August 06, 2019
THE Philippine economy likely grew at a slower pace in the second quarter of 2019 than a year ago due to the continued impact of the delayed approval of this year’s national budget and the election ban on government spending, according to analysts surveyed by The Manila Times.
Poll results show estimates for April to June ranging from 5.7 to 5.9 percent, with a 5.8 percent average. This is lower than the 6.2-percent expansion in the same period in 2018 and slightly higher than the 5.6-percent growth in the first quarter.
The Philippine Statistics Authority will announce official second-quarter gross domestic product (GDP) growth data on August 8.
Security Bank chief economist Robert Dan Roces offered the highest projection at 5.9 percent.
“We expected real GDP growth in Q2 (second quarter) to rebound following a sluggish first quarter. However, leading indicators suggest otherwise, and as such, Q2 is bound to be unremarkable,” Roces said in a report.
This sluggishness, he added, “was due to reduced government spending, because of the delay in the approval of the 2019 budget, which was signed only in April, followed by a spending ban ahead of the midterm elections [on] May 13.”
A dispute between the Senate and House of Representatives over alleged insertions led to the budget’s approval being delayed for four-and-a-half months. This forced the government to operate on a reenacted budget during that time, unable to spend on projects and programs supposed to be implemented this year.
Government spending was not allowed from March to May because of the midterm polls, which saw many Duterte-backed candidates winning.
Roces said that, while the government committed to implement a catch-up spending plan to mitigate the impact of the delayed budget approval and spending ban, state spending still fell by 2.3 percent year-on-year to about P812.2 billion in the second quarter.
“In fact, government spending was at surplus for April and May, and only reverted to deficit by June, suggesting that the effects of the delayed budget have crept into the quarter,” he added.
Analysts from ING Bank Manila, Philstocks Financial Inc., HSBC Global Research and ANZ Research forecast economic growth as likely to have hit 5.8 percent.
ANZ Research economist Mustafa Arif said in a report that the lingering effects of the budget impasse were expected to weigh on domestic activity.
“We expect only a limited improvement in growth in Q2, reflecting sustained household spending and some improvement in the contribution from net exports. But the budget impasse and election-related construction ban have continued to weigh on growth,” he added.
For his part, ING Bank Manila senior economist Nicholas Antonio Mapa said household consumption would likely do the heavy lifting during the quarter as inflation decelerates.

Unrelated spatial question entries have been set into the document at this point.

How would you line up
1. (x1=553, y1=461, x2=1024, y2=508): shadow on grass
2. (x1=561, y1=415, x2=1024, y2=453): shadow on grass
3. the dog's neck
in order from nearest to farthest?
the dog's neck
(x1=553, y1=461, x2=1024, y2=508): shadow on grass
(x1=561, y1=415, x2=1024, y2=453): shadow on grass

Capital formation, he added, will also remain subdued as the economy continues to feel the effects of the Bangko Sentral ng Pilipinas’ rate hikes last year.
Philstocks research associate Japhet Louis Tantiangco said that, on the demand side, the main driver of growth during the period would be consumption amid the slowdown in consumer price growth.
“On the supply side, [the] main driver would be the service sector,” he added.
In a report, HSBC said the BSP would likely cut rates anew during its August 8 meeting, as economic growth was likely to remain below 6 percent in the quarter.
Regina Capital Development Corp., meanwhile, offered the lowest outlook of 5.7 percent.
“We think second-quarter GDP will improve slightly because of the election season and lower oil prices, compared to last year,” Regina Capital Head of Sales Luis Limlingan said.
“Downside risks, though, would be the delay in the [2019 budget passage] and global” economic slowdown, he added.